▸ **RECORDS FOR PROCESSING**:

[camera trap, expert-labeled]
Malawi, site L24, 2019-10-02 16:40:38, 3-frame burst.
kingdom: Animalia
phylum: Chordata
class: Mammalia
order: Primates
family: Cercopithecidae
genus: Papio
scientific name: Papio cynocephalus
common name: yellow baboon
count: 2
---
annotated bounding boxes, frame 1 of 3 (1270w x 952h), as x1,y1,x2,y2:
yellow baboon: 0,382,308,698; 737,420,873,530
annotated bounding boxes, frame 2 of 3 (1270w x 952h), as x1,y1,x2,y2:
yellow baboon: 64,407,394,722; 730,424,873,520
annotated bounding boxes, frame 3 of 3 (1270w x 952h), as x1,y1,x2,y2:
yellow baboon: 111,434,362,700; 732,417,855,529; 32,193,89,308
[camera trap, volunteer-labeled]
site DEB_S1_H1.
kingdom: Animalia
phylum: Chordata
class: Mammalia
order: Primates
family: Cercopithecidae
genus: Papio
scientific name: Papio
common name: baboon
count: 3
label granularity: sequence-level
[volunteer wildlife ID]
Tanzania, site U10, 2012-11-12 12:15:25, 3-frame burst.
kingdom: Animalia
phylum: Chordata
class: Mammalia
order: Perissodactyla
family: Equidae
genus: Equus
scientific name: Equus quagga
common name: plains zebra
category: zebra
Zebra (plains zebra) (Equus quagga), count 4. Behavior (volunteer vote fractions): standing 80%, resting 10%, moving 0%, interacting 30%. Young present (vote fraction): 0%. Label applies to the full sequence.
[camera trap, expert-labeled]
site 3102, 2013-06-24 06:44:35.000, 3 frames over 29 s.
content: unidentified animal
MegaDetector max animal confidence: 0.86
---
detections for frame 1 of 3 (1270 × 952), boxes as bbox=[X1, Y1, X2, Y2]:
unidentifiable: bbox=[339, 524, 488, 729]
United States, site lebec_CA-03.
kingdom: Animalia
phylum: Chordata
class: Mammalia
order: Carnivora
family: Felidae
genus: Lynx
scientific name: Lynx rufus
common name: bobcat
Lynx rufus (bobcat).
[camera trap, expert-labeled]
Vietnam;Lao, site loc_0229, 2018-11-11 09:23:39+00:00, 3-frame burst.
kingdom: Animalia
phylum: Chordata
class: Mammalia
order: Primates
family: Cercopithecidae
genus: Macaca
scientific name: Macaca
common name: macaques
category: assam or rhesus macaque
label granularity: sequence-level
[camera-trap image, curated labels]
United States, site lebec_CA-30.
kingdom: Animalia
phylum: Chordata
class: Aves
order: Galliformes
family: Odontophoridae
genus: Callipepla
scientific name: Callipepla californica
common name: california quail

▸ **WORK TO COMPLETE**:
The answer must consist of every line from the data that holds the string "scientific".

▸ **REPLY TO THE EXERCISE**:
scientific name: Papio cynocephalus
scientific name: Papio
scientific name: Equus quagga
scientific name: Lynx rufus
scientific name: Macaca
scientific name: Callipepla californica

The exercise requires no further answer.